## ЗАДАНИЕ
Повтори все записи ниже в точности так, как они даны, без единого изменения.

## ФРАГМЕНТ ДАННЫХ

☆ ☆ ☆ ☆ ☆ ☆ ☆

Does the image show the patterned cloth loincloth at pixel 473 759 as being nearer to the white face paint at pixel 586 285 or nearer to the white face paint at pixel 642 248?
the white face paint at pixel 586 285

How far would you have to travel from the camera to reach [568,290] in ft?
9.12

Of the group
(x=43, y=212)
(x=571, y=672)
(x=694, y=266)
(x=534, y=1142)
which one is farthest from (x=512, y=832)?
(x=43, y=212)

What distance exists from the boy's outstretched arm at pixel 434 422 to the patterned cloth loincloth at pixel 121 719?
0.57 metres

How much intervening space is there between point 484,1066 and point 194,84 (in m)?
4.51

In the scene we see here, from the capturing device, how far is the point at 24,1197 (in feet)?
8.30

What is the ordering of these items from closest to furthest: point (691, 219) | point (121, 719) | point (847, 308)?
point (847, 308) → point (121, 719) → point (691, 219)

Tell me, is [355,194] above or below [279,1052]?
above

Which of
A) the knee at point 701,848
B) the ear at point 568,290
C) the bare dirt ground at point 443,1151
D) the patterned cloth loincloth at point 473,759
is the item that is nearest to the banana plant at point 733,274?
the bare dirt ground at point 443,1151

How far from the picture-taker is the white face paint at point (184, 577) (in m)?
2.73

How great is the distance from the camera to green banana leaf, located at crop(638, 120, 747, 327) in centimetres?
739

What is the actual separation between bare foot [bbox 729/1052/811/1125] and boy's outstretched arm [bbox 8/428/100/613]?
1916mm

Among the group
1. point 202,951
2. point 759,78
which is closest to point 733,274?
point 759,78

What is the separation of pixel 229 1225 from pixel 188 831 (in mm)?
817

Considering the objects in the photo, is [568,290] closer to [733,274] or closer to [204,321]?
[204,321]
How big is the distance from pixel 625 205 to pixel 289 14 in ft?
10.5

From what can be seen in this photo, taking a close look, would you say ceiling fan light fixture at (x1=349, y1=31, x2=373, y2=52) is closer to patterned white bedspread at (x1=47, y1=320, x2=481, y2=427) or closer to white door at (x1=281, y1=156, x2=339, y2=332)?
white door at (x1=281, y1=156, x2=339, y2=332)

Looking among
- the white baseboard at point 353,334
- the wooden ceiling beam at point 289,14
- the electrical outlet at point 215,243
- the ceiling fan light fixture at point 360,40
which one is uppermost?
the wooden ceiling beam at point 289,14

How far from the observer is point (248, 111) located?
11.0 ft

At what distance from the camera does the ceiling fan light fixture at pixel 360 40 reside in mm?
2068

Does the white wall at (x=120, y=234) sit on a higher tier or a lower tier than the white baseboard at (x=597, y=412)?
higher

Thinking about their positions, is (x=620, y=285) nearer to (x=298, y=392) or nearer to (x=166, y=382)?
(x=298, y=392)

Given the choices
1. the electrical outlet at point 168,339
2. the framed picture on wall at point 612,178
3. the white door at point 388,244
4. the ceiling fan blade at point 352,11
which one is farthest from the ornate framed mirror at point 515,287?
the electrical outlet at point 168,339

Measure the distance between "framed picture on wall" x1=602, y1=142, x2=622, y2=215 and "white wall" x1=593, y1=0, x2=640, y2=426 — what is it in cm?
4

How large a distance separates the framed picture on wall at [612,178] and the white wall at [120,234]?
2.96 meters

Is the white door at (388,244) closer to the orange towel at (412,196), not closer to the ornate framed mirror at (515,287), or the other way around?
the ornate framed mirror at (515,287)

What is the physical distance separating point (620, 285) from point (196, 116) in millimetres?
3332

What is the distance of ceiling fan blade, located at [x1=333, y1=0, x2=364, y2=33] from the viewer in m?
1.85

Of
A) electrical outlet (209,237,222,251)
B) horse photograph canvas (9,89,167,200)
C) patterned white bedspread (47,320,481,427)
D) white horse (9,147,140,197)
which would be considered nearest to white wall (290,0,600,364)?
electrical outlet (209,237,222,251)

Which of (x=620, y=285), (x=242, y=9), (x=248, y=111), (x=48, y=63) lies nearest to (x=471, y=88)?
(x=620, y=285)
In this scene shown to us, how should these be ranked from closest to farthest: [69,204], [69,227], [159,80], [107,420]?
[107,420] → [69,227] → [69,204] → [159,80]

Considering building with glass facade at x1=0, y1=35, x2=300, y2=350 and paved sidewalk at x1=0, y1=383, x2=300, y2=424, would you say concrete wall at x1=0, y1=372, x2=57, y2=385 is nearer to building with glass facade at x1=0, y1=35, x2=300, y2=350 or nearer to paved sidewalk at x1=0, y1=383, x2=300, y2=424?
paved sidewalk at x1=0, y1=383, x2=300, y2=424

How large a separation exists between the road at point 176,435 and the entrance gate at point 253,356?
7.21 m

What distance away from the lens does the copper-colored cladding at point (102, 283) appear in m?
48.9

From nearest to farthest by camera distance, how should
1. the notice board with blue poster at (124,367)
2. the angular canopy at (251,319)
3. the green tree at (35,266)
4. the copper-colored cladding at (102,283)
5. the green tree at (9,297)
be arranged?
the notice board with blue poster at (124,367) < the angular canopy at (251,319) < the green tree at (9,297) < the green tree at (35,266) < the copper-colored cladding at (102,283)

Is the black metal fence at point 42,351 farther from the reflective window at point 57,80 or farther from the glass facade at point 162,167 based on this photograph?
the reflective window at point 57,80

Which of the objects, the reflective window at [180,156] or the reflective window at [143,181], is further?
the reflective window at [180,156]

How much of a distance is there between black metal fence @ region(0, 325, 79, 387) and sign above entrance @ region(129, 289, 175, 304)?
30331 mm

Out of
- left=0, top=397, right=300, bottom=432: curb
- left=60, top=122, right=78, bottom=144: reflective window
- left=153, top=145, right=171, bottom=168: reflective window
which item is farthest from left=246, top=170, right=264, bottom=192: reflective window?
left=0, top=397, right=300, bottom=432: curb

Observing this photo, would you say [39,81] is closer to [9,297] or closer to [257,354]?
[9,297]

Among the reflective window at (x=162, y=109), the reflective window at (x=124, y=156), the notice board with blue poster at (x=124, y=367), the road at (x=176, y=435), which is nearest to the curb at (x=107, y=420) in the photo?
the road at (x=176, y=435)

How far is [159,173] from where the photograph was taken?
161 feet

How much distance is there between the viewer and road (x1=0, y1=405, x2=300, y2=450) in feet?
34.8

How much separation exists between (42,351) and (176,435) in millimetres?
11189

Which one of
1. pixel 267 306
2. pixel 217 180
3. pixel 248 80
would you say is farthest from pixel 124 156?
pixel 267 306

☆ ☆ ☆ ☆ ☆ ☆ ☆

## ОТВЕТ
Does the image show the patterned cloth loincloth at pixel 473 759 as being nearer to the white face paint at pixel 586 285 or nearer to the white face paint at pixel 642 248?
the white face paint at pixel 586 285

How far would you have to travel from the camera to reach [568,290] in ft?
9.12

Of the group
(x=43, y=212)
(x=571, y=672)
(x=694, y=266)
(x=534, y=1142)
which one is farthest from (x=512, y=832)?
(x=43, y=212)

What distance exists from the boy's outstretched arm at pixel 434 422 to the patterned cloth loincloth at pixel 121 719?
0.57 metres

How much intervening space is there between point 484,1066 and point 194,84 (in m)?
4.51

In the scene we see here, from the capturing device, how far is the point at 24,1197 (in feet)?
8.30

What is the ordering of these items from closest to furthest: point (691, 219) | point (121, 719) | point (847, 308)?
point (847, 308) → point (121, 719) → point (691, 219)

Tell me, is [355,194] above or below [279,1052]?
above

Which of
A) the knee at point 701,848
B) the ear at point 568,290
C) the bare dirt ground at point 443,1151
D) the patterned cloth loincloth at point 473,759
is the item that is nearest to the banana plant at point 733,274?
the bare dirt ground at point 443,1151

How far from the picture-taker is the white face paint at point (184, 577) (in m)?
2.73

How great is the distance from the camera to green banana leaf, located at crop(638, 120, 747, 327) in centimetres?
739

What is the actual separation between bare foot [bbox 729/1052/811/1125] and boy's outstretched arm [bbox 8/428/100/613]?
1916mm

Among the group
1. point 202,951
2. point 759,78
which is closest to point 733,274?
point 759,78

What is the separation of pixel 229 1225 from pixel 188 831 (in mm)?
817

Considering the objects in the photo, is [568,290] closer to [733,274] or closer to [204,321]?
[204,321]
How big is the distance from pixel 625 205 to pixel 289 14 in ft?
10.5

From what can be seen in this photo, taking a close look, would you say ceiling fan light fixture at (x1=349, y1=31, x2=373, y2=52) is closer to patterned white bedspread at (x1=47, y1=320, x2=481, y2=427) or closer to white door at (x1=281, y1=156, x2=339, y2=332)?
white door at (x1=281, y1=156, x2=339, y2=332)

Looking among
- the white baseboard at point 353,334
- the wooden ceiling beam at point 289,14
- the electrical outlet at point 215,243
- the ceiling fan light fixture at point 360,40
which one is uppermost?
the wooden ceiling beam at point 289,14

How far from the observer is point (248, 111) located?
11.0 ft

At what distance from the camera does the ceiling fan light fixture at pixel 360 40 reside in mm?
2068

Does the white wall at (x=120, y=234) sit on a higher tier or a lower tier than the white baseboard at (x=597, y=412)?
higher

Thinking about their positions, is (x=620, y=285) nearer to (x=298, y=392) or nearer to (x=166, y=382)?
(x=298, y=392)

Given the choices
1. the electrical outlet at point 168,339
2. the framed picture on wall at point 612,178
3. the white door at point 388,244
4. the ceiling fan blade at point 352,11
which one is farthest from the ornate framed mirror at point 515,287?
the electrical outlet at point 168,339

Measure the distance between "framed picture on wall" x1=602, y1=142, x2=622, y2=215 and "white wall" x1=593, y1=0, x2=640, y2=426 — what is it in cm?
4

How large a distance separates the framed picture on wall at [612,178] and the white wall at [120,234]?
2.96 meters

Is the white door at (388,244) closer to the orange towel at (412,196), not closer to the ornate framed mirror at (515,287), or the other way around?
the ornate framed mirror at (515,287)

What is the physical distance separating point (620, 285) from point (196, 116) in millimetres?
3332

What is the distance of ceiling fan blade, located at [x1=333, y1=0, x2=364, y2=33] from the viewer in m?
1.85

Of
A) electrical outlet (209,237,222,251)
B) horse photograph canvas (9,89,167,200)
C) patterned white bedspread (47,320,481,427)
D) white horse (9,147,140,197)
which would be considered nearest to white wall (290,0,600,364)?
electrical outlet (209,237,222,251)

Which of (x=620, y=285), (x=242, y=9), (x=248, y=111), (x=48, y=63) lies nearest to (x=471, y=88)?
(x=620, y=285)
In this scene shown to us, how should these be ranked from closest to farthest: [69,204], [69,227], [159,80], [107,420]?
[107,420] → [69,227] → [69,204] → [159,80]

Considering building with glass facade at x1=0, y1=35, x2=300, y2=350 and paved sidewalk at x1=0, y1=383, x2=300, y2=424, would you say concrete wall at x1=0, y1=372, x2=57, y2=385 is nearer to building with glass facade at x1=0, y1=35, x2=300, y2=350 or nearer to paved sidewalk at x1=0, y1=383, x2=300, y2=424?
paved sidewalk at x1=0, y1=383, x2=300, y2=424

How large a separation exists between the road at point 176,435 and the entrance gate at point 253,356?
7.21 m

What distance away from the lens does the copper-colored cladding at point (102, 283) appear in m?
48.9

From nearest to farthest by camera distance, how should
1. the notice board with blue poster at (124,367)
2. the angular canopy at (251,319)
3. the green tree at (35,266)
4. the copper-colored cladding at (102,283)
5. the green tree at (9,297)
be arranged?
the notice board with blue poster at (124,367) < the angular canopy at (251,319) < the green tree at (9,297) < the green tree at (35,266) < the copper-colored cladding at (102,283)

Is the black metal fence at point 42,351 farther from the reflective window at point 57,80 or farther from the glass facade at point 162,167 based on this photograph?
the reflective window at point 57,80

Which of the objects, the reflective window at [180,156] or the reflective window at [143,181], is further?
the reflective window at [180,156]

How much of a distance is there between black metal fence @ region(0, 325, 79, 387) and sign above entrance @ region(129, 289, 175, 304)?
30331 mm

Out of
- left=0, top=397, right=300, bottom=432: curb
- left=60, top=122, right=78, bottom=144: reflective window
- left=153, top=145, right=171, bottom=168: reflective window
which item is farthest from left=246, top=170, right=264, bottom=192: reflective window?
left=0, top=397, right=300, bottom=432: curb

Observing this photo, would you say [39,81] is closer to [9,297] or closer to [257,354]?
[9,297]

Among the reflective window at (x=162, y=109), the reflective window at (x=124, y=156), the notice board with blue poster at (x=124, y=367), the road at (x=176, y=435), which is nearest to the curb at (x=107, y=420) in the photo?
the road at (x=176, y=435)

How far is [159,173] from where the photograph was taken?
161 feet

How much distance is there between the viewer and road (x1=0, y1=405, x2=300, y2=450) in feet?
34.8

How much separation exists between (42,351) and (176,435) in millimetres?
11189

Which one of
1. pixel 267 306
2. pixel 217 180
3. pixel 248 80
would you say is farthest from pixel 124 156?
pixel 267 306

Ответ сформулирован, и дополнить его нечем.